OAKLAND, Calif. – ThredUp Inc. (NASDAQ:TDUP), a prominent online resale platform for apparel, shoes, and accessories, reported its financial outcomes for the first quarter ended March 31, 2024.
Despite a 5% increase in revenue to $79.6 million YoY, the company missed the analyst consensus of $80.38 million. The adjusted EPS for the quarter was -$0.15, slightly below the analyst estimate of -$0.14. Following the earnings release, ThredUp's stock fell by 6.5%, indicating investor concerns over the earnings and guidance miss.
ThredUp's gross profit saw an 8% rise YoY, reaching $55.3 million with a gross margin of 69.5%, up from 67.3% in the first quarter of the previous year. The net loss improved to $16.6 million from $19.8 million YoY, and the adjusted EBITDA loss was significantly reduced to $0.7 million from $6.6 million. Active buyers increased by 4% and orders by 9% YoY, signaling continued customer engagement on the platform.
CEO James Reinhart stated, "We delivered another quarter of strong financial performance, demonstrating healthy gross profit growth and bottom-line leverage."
He emphasized the company's strategic shift towards becoming an AI-powered resale entity, focusing on product enhancements, operational efficiency, and marketing investments while aiming to reduce operating expenses and achieve positive free cash flow.

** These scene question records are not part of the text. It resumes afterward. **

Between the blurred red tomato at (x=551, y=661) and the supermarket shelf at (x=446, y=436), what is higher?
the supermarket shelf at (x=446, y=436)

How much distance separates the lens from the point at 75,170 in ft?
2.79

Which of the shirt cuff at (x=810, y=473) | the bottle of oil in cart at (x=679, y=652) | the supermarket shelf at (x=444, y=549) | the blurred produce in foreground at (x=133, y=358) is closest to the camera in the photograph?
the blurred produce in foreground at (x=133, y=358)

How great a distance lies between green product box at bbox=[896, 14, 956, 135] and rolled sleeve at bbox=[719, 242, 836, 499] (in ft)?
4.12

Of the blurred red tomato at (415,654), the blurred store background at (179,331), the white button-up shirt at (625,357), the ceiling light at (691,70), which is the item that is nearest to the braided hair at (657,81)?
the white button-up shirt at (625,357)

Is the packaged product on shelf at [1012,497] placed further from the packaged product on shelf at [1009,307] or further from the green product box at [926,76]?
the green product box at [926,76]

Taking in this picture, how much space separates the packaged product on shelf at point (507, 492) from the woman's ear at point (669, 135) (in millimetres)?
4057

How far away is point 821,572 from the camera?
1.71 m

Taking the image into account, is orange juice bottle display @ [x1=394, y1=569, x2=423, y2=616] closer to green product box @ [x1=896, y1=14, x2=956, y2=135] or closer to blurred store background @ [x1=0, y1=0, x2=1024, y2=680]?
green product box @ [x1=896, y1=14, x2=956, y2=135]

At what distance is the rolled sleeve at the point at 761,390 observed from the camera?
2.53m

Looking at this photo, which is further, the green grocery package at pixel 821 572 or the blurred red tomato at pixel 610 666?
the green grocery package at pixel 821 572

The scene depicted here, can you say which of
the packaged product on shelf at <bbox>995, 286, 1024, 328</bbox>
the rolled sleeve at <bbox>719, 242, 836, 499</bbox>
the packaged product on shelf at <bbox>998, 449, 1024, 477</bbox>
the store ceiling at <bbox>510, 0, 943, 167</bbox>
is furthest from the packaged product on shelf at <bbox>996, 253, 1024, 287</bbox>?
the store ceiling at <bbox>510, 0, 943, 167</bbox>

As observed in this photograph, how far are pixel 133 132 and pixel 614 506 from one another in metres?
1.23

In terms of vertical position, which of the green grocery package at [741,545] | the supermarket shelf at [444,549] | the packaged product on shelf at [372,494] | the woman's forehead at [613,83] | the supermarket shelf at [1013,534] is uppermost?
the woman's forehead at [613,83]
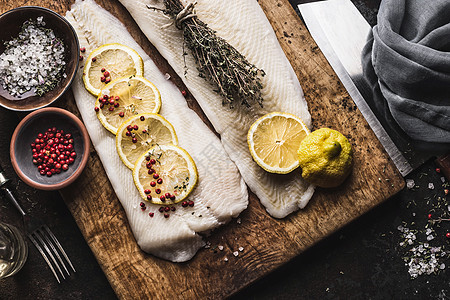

For the second quarter of 2024, ThredUp anticipates revenue between $81 million and $83 million, with the midpoint falling short of the consensus estimate of $86 million. The company's full-year guidance for 2024 was set at a range of $328.0 million to $338.0 million, significantly below the analyst consensus of $379.7 million.
This updated outlook includes expectations for a positive adjusted EBITDA margin of 2.0% to 4.0% and positive annual free cash flow.
The market's reaction to the earnings and guidance miss was evident in the stock's performance, as ThredUp shares experienced a notable decline. This response underscores the importance of meeting or exceeding analyst expectations and the impact of forward-looking guidance on investor sentiment.